The six of us were a lively group sitting around Mac’s kitchen island on bar stools eating Nachos and drinking Margaritas. Stella and Anna took turns filling the others in on the blow-by-blow recounting of the day, so I didn’t have to talk much. I was able to kick back and mostly listen while my five favorite females excitedly dissected the mystery of the missing Cheryl Crookston and the horror story of Larissa’s ex.
I smiled in the right places, and occasionally commented, but I found myself still feeling like I was outside my own skin looking in. I wanted to relax, but I pushed away my drink. The tequila wasn’t calling my name after all. My right foot was jiggling my leg up and down like it was motorized.
I took a deep breath and tried to center in on what was causing my unrest. It was hard to determine if I was still experiencing an aftermath from today, or if I was anxious over something else. I concentrated on breathing slowly in and out, the girl’s conversation a pleasant buzzing in the background. I emptied my mind of any conscious thoughts of Luke, or any of the other people bugging me from today.
I didn’t come up with any answers, but I was ready to go when the dishes were stacked neatly in the dishwasher and Mac announced we should hit the road. I felt like a live-wire strumming with energy.

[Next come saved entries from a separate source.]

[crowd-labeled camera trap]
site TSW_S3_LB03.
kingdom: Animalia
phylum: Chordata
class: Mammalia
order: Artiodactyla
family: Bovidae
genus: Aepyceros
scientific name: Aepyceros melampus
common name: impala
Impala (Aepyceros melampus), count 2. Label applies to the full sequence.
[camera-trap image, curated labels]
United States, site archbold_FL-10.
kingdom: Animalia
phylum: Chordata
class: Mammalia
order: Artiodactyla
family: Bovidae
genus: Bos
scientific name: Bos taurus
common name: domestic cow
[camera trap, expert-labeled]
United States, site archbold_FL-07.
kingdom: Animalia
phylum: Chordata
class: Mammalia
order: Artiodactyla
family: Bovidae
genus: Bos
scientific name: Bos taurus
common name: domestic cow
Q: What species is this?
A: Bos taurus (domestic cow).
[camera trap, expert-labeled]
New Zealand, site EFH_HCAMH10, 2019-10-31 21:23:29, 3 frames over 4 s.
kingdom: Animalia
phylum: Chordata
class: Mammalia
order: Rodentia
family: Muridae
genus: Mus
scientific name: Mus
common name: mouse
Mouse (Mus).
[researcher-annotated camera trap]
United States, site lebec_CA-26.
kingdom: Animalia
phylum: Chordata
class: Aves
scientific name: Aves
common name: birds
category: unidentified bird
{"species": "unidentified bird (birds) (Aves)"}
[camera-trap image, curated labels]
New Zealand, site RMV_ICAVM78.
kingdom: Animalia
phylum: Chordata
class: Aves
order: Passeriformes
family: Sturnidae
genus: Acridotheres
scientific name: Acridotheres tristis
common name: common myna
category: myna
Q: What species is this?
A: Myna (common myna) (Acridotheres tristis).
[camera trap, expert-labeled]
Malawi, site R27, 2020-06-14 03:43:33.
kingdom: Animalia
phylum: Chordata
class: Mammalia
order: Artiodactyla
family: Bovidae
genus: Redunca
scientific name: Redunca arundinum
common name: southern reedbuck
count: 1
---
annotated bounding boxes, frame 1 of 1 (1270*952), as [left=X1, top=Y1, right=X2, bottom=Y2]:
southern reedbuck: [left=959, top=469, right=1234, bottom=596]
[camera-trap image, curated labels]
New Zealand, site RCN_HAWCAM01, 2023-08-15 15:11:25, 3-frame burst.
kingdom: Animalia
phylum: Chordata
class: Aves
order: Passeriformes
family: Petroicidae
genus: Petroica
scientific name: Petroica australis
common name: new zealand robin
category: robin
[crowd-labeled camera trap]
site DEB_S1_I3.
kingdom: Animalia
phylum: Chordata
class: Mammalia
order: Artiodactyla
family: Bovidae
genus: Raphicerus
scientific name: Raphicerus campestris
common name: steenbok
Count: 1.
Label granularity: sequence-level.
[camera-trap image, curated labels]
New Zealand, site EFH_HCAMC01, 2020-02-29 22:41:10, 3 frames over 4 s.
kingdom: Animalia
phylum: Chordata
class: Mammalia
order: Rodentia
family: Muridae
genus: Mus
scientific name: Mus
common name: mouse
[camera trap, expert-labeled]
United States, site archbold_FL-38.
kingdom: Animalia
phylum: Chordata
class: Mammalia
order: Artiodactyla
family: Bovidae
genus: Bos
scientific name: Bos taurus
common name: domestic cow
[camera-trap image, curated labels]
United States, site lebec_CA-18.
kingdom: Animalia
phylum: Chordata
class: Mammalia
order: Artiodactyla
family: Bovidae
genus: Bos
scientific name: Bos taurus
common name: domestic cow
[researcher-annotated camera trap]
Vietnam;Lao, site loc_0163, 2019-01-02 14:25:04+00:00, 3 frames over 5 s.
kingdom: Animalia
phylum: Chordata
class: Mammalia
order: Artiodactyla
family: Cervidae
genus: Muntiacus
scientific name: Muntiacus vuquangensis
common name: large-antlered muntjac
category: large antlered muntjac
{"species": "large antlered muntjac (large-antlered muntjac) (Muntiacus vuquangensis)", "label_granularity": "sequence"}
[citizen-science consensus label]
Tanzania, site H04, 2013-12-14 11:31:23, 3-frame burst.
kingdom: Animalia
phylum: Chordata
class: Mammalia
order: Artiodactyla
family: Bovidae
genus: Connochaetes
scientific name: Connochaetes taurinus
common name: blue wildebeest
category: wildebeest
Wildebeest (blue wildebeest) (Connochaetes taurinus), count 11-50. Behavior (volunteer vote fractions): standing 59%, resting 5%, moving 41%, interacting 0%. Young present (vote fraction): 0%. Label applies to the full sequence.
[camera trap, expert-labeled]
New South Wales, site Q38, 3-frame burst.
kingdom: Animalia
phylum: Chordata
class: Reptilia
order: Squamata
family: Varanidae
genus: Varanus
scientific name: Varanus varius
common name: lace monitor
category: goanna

Our group walked Stella out to her studio door and said our goodnights. She was having a friend over to watch a movie. We had to tease her when she confessed it was a male friend, who was not really just a friend, yet nothing more than a friend, at this moment in time. After that clear answer, the most she would say was his name was Eric George Jasnik and he was totally cute.
Everyone climbed into the van, leaving me the front seat. I guess it was my special night.
Before I opened my door, I hurriedly whispered to the waiting Stella, “Hey, is this the dude I’ve glimpsed you waiting on so much lately in the Sci-fi section?”
She grinned, putting her hand up above her head. “He’s about so tall with blondish-brownish hair and a butt courtesy of Lacrosse?”
I grinned back. “Ah, male sports are a wonderful thing. Don’t do anything I would do, you hear?”
“When am I going to be old enough to do what you would do?” Stella laughingly demanded.
Squeezing her shoulders, I gave her a smacking kiss on the cheek. I opened the van door. “Silly girl, when you’re my age, of course.”
Stella sputtered. “You have been saying that for years, Auntie Bel, you damn brat!”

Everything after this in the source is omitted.